__What this task involves__. Look through the entries below, please, and copy every line with the word "frames".

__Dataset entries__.
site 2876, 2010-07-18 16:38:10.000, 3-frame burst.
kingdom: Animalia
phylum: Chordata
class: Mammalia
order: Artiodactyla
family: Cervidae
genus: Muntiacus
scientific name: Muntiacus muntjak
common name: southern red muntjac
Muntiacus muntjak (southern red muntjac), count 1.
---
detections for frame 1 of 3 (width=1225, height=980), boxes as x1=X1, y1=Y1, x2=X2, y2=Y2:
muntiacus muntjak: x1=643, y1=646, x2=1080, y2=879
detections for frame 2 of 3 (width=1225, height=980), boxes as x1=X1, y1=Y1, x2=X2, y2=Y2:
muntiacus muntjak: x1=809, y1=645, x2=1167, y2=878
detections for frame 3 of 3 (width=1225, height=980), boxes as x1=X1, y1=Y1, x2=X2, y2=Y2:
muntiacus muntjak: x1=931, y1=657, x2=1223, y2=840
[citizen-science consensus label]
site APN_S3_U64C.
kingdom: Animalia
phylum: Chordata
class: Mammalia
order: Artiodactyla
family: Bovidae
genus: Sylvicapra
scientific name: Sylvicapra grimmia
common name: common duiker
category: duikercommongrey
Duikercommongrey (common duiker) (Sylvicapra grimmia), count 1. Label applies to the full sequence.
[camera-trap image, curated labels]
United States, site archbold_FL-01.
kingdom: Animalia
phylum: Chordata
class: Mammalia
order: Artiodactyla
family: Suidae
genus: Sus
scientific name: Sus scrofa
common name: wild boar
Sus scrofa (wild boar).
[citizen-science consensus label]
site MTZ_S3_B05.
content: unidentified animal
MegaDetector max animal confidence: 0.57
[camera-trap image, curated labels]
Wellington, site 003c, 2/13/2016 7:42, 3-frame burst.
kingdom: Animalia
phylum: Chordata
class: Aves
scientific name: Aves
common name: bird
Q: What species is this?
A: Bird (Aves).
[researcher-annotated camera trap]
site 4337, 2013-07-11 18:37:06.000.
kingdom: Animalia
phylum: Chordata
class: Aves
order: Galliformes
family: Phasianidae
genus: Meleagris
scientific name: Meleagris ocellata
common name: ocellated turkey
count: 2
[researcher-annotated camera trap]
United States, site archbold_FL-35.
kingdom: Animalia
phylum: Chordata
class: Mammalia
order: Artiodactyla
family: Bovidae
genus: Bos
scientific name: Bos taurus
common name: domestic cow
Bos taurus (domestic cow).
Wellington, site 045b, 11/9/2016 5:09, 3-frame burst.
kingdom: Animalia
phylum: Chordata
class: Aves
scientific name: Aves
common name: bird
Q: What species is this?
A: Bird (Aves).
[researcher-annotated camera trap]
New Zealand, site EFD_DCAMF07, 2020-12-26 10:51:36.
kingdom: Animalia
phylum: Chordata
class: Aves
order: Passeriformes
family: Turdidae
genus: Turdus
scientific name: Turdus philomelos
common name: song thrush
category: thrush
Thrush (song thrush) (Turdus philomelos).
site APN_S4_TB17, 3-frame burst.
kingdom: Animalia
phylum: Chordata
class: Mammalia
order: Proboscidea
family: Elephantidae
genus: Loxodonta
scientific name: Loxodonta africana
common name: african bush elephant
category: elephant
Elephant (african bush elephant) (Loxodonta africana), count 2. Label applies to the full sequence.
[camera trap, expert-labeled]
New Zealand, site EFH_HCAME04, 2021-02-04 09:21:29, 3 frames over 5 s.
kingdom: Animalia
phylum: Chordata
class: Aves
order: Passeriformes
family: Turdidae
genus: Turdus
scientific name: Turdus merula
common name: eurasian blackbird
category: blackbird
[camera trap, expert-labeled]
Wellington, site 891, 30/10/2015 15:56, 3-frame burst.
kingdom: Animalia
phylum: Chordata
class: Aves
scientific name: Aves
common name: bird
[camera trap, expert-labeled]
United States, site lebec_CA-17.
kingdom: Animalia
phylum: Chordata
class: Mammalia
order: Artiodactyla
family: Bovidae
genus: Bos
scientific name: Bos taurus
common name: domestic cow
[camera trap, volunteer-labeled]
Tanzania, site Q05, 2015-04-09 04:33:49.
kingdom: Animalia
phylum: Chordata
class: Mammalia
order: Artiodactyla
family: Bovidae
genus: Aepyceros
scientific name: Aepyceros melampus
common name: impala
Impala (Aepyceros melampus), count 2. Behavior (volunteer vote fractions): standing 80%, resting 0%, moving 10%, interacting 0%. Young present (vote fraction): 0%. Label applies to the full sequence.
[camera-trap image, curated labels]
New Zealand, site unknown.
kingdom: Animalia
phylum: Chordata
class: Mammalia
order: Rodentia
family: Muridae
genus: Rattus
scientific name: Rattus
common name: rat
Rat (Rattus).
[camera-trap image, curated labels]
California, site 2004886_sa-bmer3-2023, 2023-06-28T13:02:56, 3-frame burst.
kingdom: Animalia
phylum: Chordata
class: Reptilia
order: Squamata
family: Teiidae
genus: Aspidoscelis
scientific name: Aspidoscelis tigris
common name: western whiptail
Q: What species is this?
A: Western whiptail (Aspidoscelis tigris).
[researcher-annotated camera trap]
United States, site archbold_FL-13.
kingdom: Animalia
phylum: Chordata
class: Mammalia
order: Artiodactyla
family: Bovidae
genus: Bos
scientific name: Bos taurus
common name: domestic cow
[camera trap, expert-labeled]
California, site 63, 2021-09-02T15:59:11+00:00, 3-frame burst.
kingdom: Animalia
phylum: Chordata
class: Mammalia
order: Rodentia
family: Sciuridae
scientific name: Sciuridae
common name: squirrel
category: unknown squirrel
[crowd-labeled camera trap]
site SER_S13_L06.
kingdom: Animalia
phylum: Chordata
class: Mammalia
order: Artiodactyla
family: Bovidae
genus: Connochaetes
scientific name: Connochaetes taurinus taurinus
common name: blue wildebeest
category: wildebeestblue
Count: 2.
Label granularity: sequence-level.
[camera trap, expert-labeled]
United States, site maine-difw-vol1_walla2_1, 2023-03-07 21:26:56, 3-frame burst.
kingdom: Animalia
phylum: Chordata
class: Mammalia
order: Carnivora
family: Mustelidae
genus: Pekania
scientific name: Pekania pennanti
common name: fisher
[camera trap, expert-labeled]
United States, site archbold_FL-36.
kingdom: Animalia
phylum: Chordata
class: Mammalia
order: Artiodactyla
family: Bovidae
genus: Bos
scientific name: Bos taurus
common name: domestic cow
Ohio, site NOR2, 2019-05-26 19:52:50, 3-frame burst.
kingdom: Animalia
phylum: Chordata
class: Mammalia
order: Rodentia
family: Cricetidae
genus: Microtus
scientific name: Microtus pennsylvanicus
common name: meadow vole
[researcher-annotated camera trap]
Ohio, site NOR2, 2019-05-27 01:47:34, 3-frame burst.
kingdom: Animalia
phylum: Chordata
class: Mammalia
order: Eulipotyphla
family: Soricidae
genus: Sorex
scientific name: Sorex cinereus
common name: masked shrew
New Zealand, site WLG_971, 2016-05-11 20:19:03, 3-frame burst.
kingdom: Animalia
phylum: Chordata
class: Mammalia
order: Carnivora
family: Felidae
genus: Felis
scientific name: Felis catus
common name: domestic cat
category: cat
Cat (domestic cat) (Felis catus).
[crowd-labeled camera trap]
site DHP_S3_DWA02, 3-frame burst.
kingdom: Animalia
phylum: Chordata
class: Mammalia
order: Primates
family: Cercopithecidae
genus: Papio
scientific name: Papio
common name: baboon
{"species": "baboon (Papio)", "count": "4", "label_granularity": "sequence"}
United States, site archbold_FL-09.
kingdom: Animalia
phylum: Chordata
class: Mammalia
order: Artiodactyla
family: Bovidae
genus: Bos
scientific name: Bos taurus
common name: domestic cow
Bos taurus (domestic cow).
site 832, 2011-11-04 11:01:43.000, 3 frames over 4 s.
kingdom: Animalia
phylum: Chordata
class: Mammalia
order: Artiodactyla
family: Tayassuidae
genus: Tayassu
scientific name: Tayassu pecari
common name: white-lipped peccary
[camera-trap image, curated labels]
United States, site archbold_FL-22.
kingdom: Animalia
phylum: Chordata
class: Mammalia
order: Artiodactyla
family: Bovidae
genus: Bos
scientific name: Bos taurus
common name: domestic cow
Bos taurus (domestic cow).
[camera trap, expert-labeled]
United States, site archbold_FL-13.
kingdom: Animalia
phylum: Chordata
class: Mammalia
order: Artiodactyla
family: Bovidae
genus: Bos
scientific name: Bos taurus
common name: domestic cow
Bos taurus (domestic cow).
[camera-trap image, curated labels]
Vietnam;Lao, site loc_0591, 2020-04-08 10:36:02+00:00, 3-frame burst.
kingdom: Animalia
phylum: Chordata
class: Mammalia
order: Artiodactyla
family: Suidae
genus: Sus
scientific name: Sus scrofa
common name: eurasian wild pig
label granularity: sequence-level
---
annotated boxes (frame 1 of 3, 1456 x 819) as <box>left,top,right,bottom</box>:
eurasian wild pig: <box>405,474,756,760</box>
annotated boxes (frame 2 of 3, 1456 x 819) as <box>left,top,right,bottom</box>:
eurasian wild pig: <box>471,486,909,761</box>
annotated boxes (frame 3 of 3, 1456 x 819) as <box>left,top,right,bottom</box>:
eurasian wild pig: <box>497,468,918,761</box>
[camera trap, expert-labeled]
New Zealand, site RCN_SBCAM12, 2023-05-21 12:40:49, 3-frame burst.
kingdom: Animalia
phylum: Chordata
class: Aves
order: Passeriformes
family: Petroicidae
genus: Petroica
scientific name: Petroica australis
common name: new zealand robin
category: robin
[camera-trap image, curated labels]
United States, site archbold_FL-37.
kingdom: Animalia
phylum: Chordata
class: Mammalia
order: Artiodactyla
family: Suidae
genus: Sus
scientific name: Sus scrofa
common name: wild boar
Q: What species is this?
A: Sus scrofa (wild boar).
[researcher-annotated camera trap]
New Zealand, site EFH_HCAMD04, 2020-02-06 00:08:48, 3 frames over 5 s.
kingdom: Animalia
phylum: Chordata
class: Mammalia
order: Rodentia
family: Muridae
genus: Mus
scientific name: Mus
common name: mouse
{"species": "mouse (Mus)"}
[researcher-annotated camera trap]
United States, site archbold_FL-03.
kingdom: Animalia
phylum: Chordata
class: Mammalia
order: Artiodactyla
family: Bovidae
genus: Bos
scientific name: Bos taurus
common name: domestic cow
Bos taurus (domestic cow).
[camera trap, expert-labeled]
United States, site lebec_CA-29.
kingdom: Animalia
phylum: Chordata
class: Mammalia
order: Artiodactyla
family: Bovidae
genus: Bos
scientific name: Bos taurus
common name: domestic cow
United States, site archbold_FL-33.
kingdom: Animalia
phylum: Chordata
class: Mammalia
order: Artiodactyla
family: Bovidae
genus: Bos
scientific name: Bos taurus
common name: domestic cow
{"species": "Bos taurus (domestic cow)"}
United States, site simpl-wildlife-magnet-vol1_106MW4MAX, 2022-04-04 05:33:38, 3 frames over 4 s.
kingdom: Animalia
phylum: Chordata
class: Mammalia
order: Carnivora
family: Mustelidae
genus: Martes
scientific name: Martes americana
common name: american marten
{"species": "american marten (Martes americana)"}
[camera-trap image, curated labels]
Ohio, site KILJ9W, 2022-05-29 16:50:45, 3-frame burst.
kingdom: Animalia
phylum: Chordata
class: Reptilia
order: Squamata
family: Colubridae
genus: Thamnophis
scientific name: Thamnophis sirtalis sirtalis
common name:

__Result of the exercise__.
New Zealand, site EFH_HCAME04, 2021-02-04 09:21:29, 3 frames over 5 s.
site 832, 2011-11-04 11:01:43.000, 3 frames over 4 s.
New Zealand, site EFH_HCAMD04, 2020-02-06 00:08:48, 3 frames over 5 s.
United States, site simpl-wildlife-magnet-vol1_106MW4MAX, 2022-04-04 05:33:38, 3 frames over 4 s.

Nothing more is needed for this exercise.